**ACTIVITY:**
Nothing in the data should change when you return it, but leave the pictures out.

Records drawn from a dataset
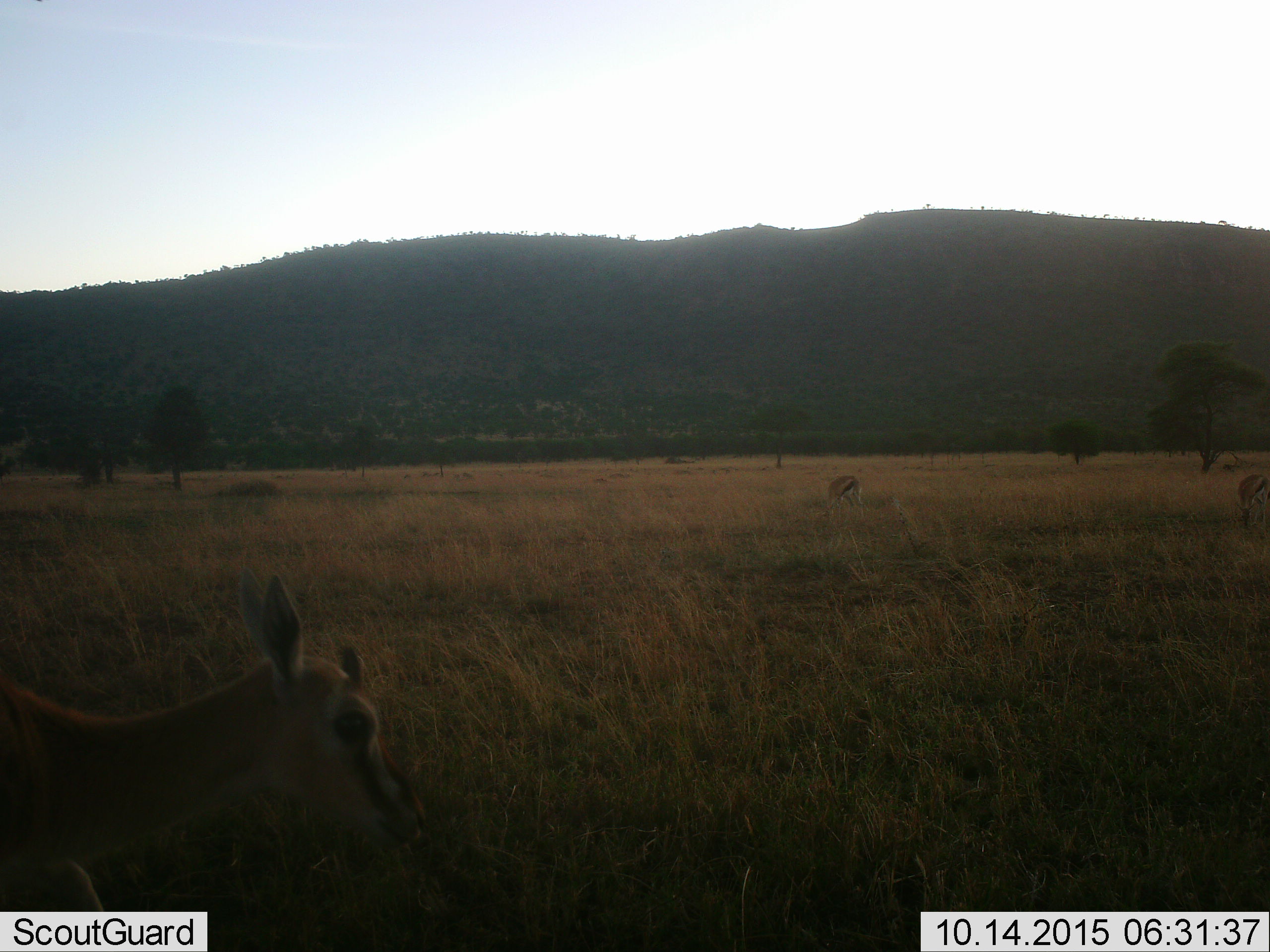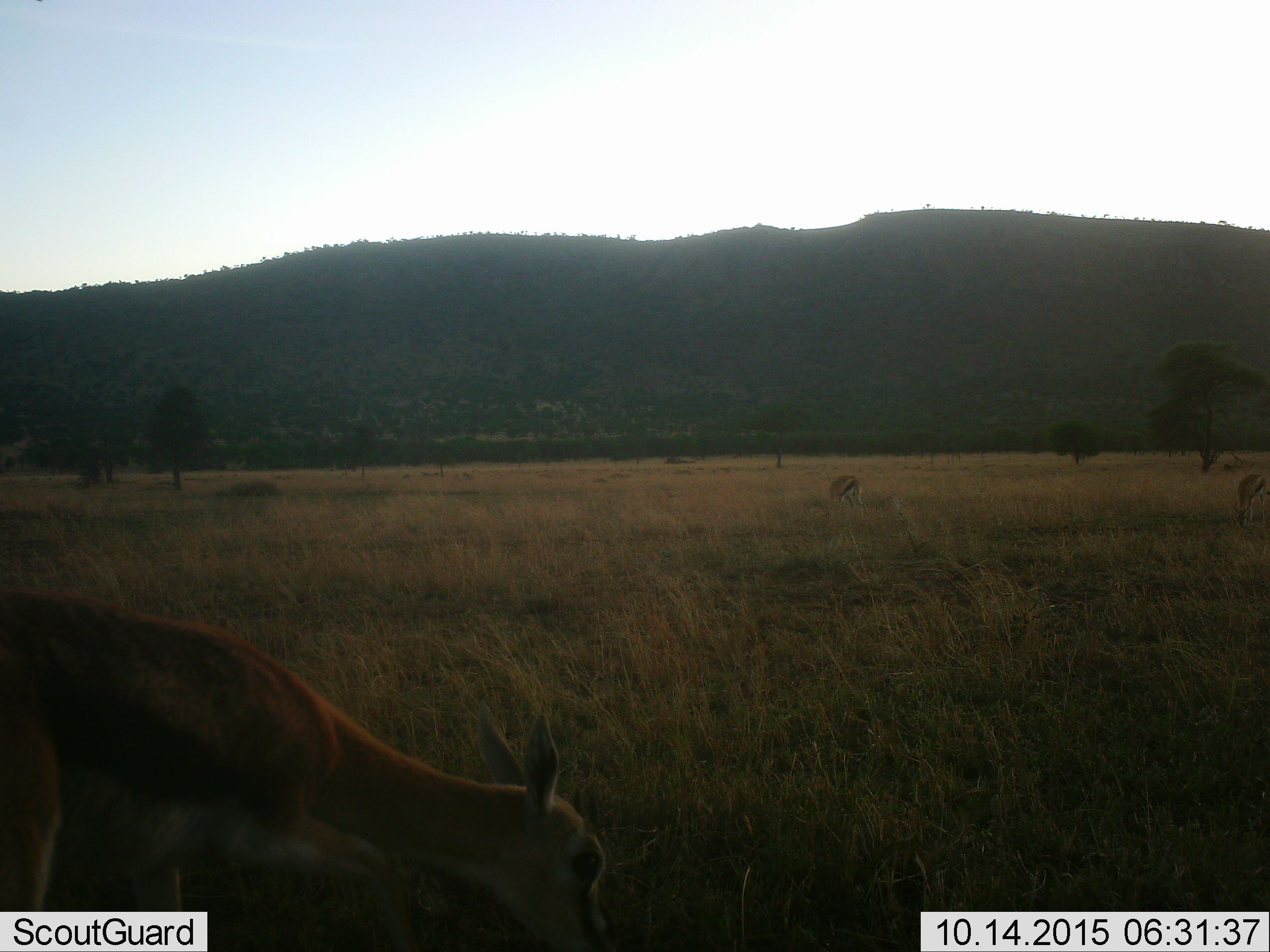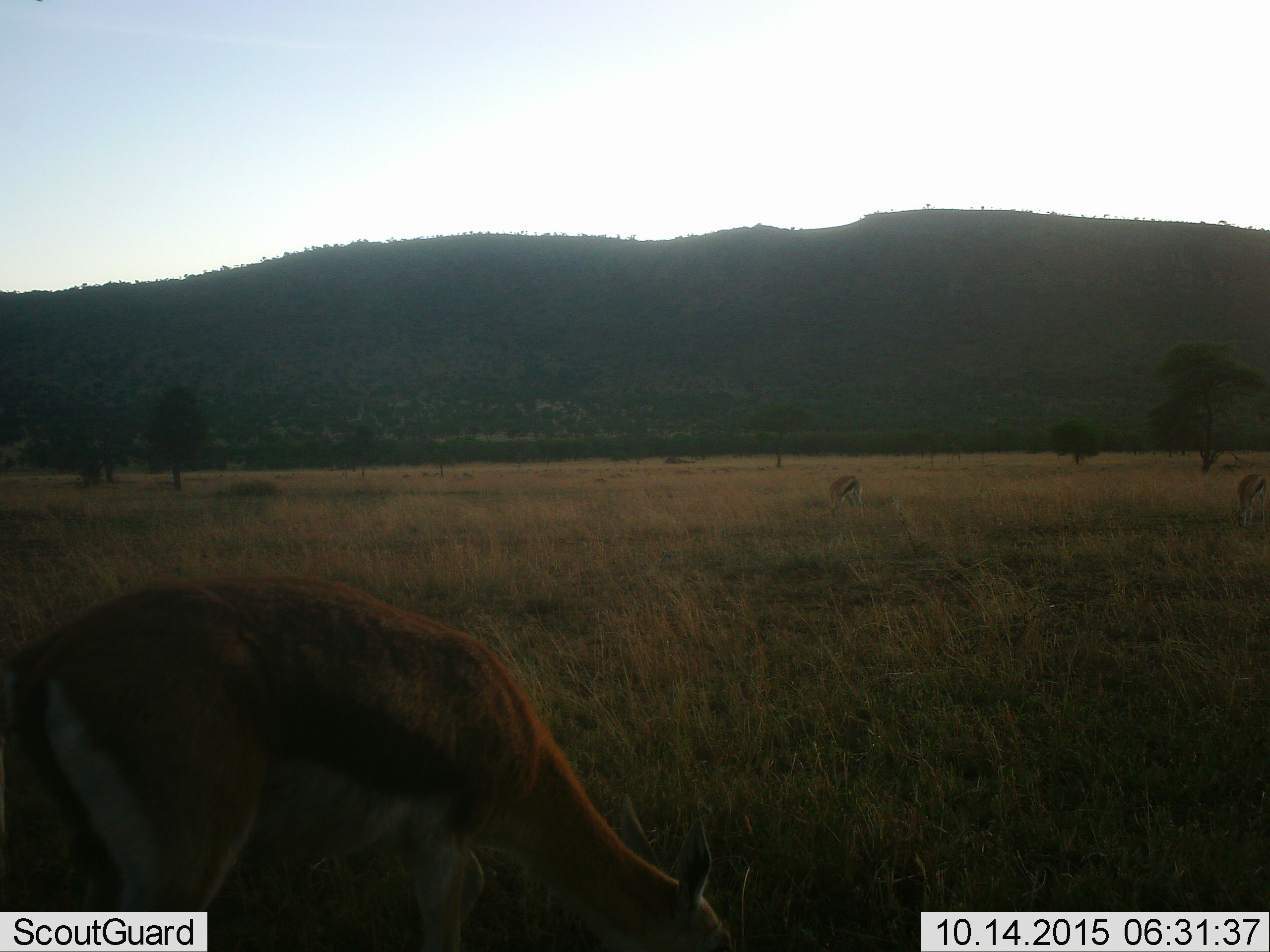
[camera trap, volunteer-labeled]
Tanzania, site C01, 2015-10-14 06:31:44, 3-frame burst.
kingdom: Animalia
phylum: Chordata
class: Mammalia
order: Artiodactyla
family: Bovidae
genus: Eudorcas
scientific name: Eudorcas thomsonii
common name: thomson's gazelle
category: gazellethomsons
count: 3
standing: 54%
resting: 8%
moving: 54%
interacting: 0%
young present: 0%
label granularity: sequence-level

**TASK SOLUTION:**
[camera trap, volunteer-labeled]
Tanzania, site C01, 2015-10-14 06:31:44, 3-frame burst.
kingdom: Animalia
phylum: Chordata
class: Mammalia
order: Artiodactyla
family: Bovidae
genus: Eudorcas
scientific name: Eudorcas thomsonii
common name: thomson's gazelle
category: gazellethomsons
count: 3
standing: 54%
resting: 8%
moving: 54%
interacting: 0%
young present: 0%
label granularity: sequence-level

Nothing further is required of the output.